I gotta go with Knights here. If I recall, Samurai's were a very confusing bunch and I am not even sure I remember what their original purpose was. It all seemed really scattered. Knights, to me, seemed to actually stand for something concrete and therefore had more of a purpose. Can't deny their almighty stoutness. 

 

Well both groups kind of changed purpose over their respected histories. Samurai went from simple mounted archers, to Daimyo warlords, to special police. While Knights went from heavy cavalry, to enforcers of the nobility, to soldiers of God. Neither one really had a permanently fixed function for the entirety of their existence but they did both fulfill consistent roles even if that particular role changed every couple of dynasties.

 

In summation, a knight did not perform the function his professional legacy began with if he was knighted a century later. Nor however did a samurai in the Meiji era have no connection to his edo period ancestors though.

 

~ ~ ~ ~ ~

 

Why not both?

 

sig-4382947.samurai_knight_by_yutori_cus

(Not mine. Credit goes to yutori-custom)

 

Seriously though, the two actually are far more similar than they are different. Both armored and highly trained warriors with a code. It would be foolish to say every one of them was a paragon but it would be equally ridiculous to say no exemplars of such protectors ever existed. Both have always held a fascination to me precisely because, for being from different continents and their respective people having so little contact between each other, if a knight and a samurai were both to sit down for tea, they might have a startlingly large amount in common at least vocationally.

- _PROBLEMS AND TASKS_:
a) In the knights-and-samurai discussion, what did samurai start out as before becoming Daimyo warlords?
b) Reproduce verbatim the passage of the knights-and-samurai discussion that opens with "Well both groups" and closes with "couple of dynasties.".

- _RECORD EXTRACTS_:

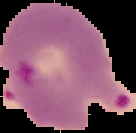

Summary:
  - Image type: segmented cell region with the area outside set to black
  - Image size: 136×133 pixels
  - Malaria status: parasitized
  - Preparation: thin blood smear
Comment on the morphology of the erythrocytes.
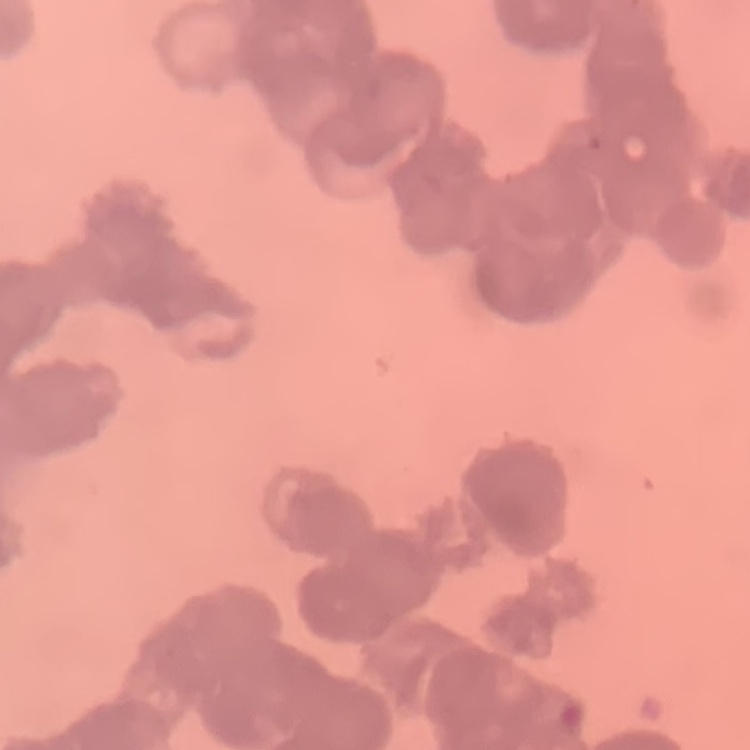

- _SOLUTIONS PER TASK_:
a) Simple mounted archers.

b)
Well both groups kind of changed purpose over their respected histories. Samurai went from simple mounted archers, to Daimyo warlords, to special police. While Knights went from heavy cavalry, to enforcers of the nobility, to soldiers of God. Neither one really had a permanently fixed function for the entirety of their existence but they did both fulfill consistent roles even if that particular role changed every couple of dynasties.